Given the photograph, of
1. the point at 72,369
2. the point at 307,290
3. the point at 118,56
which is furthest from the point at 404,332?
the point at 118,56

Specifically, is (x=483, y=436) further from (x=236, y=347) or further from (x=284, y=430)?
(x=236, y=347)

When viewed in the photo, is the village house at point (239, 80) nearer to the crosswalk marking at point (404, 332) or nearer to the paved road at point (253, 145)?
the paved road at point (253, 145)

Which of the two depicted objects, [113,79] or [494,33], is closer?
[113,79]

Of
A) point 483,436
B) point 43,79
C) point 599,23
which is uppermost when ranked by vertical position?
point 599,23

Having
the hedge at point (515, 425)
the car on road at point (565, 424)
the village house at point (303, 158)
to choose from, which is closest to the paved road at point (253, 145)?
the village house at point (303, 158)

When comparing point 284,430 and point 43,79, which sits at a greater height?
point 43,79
++++
WHAT YOU SHOULD DO: Return the lines of the records exactly as they appear, starting with the line that contains "Specifically, is (x=483, y=436)" and going on through the end of the records.

ANSWER BELOW:
Specifically, is (x=483, y=436) further from (x=236, y=347) or further from (x=284, y=430)?
(x=236, y=347)

When viewed in the photo, is the village house at point (239, 80) nearer to the crosswalk marking at point (404, 332) or nearer to the paved road at point (253, 145)?
the paved road at point (253, 145)

Which of the two depicted objects, [113,79] or [494,33], is closer?
[113,79]

Of
A) point 483,436
B) point 43,79
C) point 599,23
which is uppermost when ranked by vertical position?
point 599,23

Having
the hedge at point (515, 425)
the car on road at point (565, 424)
the village house at point (303, 158)
to choose from, which is closest to the paved road at point (253, 145)?
the village house at point (303, 158)

When comparing point 284,430 and point 43,79, which sits at a greater height?
point 43,79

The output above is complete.